How many lines in the records below contain the string "nearest"? Reply with the number alone.

> [PROVIDED DATA]
+===+
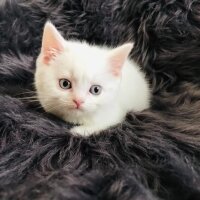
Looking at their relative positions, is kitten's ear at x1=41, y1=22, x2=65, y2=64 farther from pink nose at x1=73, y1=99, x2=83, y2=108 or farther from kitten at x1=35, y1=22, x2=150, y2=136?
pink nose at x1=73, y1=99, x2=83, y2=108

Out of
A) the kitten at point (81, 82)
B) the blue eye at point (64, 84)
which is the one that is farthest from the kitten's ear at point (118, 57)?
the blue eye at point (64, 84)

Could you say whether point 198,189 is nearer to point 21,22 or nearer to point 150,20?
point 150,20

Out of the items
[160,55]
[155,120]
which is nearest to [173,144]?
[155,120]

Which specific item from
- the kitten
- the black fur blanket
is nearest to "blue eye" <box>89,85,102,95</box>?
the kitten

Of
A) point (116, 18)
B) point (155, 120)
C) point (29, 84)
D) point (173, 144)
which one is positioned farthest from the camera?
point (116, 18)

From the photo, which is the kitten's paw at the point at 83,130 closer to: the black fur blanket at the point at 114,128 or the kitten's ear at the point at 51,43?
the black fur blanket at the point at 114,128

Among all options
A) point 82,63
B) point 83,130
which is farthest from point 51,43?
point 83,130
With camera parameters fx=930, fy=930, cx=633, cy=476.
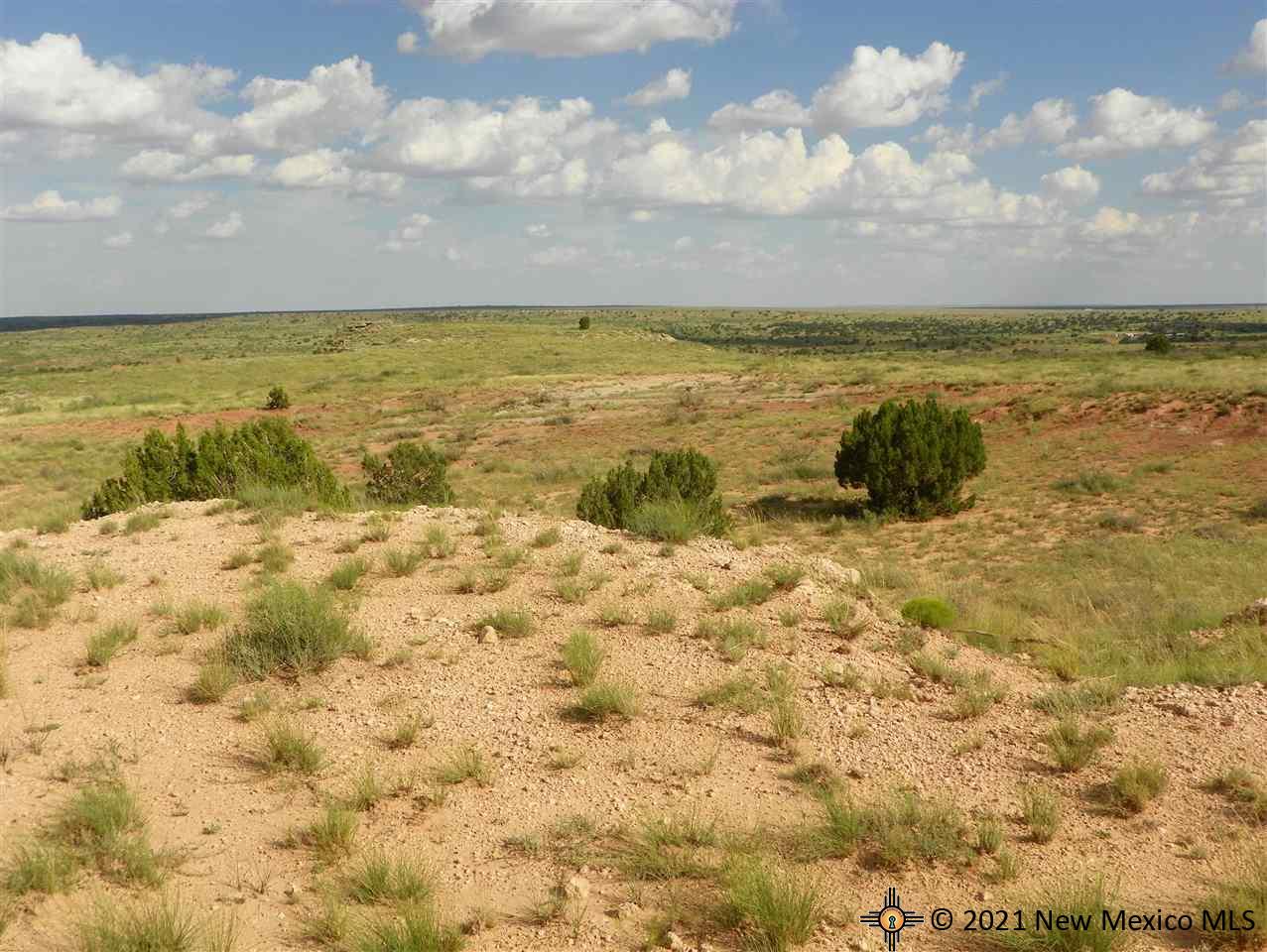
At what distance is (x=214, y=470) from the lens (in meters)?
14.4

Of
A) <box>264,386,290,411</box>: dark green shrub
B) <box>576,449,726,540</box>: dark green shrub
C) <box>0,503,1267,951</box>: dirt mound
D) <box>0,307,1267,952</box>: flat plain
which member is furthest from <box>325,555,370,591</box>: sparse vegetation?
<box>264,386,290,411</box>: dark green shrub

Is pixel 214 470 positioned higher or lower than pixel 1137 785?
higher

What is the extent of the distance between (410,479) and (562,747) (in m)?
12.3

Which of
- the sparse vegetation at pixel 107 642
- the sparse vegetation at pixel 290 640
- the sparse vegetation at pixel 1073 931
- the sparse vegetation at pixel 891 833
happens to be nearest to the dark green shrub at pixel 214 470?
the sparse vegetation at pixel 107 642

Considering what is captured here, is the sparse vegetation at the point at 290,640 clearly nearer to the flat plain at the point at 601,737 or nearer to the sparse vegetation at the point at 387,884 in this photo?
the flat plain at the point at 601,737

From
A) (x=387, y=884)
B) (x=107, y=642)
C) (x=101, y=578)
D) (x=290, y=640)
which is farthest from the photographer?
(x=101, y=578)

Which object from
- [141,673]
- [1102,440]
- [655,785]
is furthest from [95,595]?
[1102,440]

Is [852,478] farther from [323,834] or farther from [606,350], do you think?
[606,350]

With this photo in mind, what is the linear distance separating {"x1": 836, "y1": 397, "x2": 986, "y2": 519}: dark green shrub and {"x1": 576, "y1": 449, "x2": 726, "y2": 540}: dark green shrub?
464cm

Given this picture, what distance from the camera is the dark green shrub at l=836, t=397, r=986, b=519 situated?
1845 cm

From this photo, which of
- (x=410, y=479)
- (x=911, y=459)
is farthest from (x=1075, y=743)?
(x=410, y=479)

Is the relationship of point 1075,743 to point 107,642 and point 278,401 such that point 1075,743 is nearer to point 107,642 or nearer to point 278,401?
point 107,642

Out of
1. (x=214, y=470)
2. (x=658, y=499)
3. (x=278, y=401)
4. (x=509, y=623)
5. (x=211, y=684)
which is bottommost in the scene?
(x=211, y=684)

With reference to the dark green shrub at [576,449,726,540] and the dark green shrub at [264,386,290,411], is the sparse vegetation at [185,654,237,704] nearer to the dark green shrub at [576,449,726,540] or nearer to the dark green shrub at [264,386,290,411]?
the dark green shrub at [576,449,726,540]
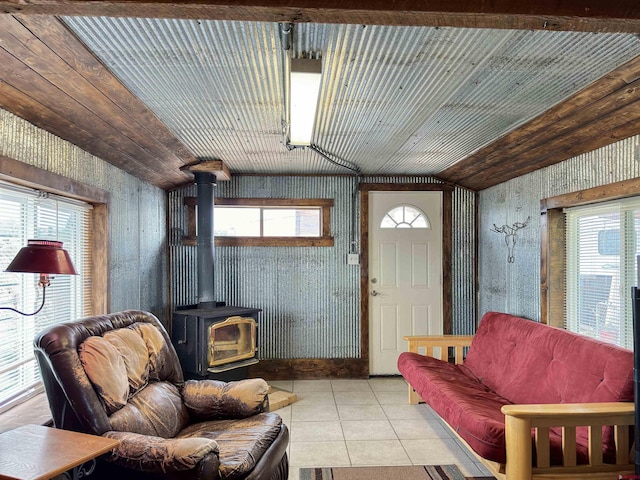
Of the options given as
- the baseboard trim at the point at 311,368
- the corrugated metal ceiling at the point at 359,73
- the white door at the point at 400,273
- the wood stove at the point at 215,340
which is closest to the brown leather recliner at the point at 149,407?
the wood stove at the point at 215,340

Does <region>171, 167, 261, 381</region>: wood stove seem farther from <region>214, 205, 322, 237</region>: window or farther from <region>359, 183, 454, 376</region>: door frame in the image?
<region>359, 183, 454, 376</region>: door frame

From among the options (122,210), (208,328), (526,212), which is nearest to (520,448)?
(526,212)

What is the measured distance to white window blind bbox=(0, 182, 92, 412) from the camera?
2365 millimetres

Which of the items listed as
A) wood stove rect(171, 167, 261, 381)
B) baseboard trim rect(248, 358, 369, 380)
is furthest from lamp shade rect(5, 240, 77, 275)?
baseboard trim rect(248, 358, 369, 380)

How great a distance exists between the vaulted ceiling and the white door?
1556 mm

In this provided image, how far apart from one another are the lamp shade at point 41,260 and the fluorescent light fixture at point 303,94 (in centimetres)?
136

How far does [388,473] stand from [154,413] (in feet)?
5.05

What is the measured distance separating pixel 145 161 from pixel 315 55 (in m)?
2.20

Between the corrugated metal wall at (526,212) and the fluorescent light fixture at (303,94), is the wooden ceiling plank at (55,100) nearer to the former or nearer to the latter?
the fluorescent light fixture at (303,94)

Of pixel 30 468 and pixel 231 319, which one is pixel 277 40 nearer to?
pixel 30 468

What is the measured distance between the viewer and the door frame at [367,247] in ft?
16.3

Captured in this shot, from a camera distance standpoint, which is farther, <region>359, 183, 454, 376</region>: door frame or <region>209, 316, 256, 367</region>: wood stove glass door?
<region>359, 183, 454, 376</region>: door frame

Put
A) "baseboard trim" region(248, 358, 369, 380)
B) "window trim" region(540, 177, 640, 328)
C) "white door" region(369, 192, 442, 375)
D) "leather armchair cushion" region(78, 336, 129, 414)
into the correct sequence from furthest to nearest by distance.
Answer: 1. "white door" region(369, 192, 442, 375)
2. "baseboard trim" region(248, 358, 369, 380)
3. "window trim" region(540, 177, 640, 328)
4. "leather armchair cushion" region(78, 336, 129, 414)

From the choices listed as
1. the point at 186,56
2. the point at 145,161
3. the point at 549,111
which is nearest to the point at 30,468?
+===+
> [FINAL RESULT]
6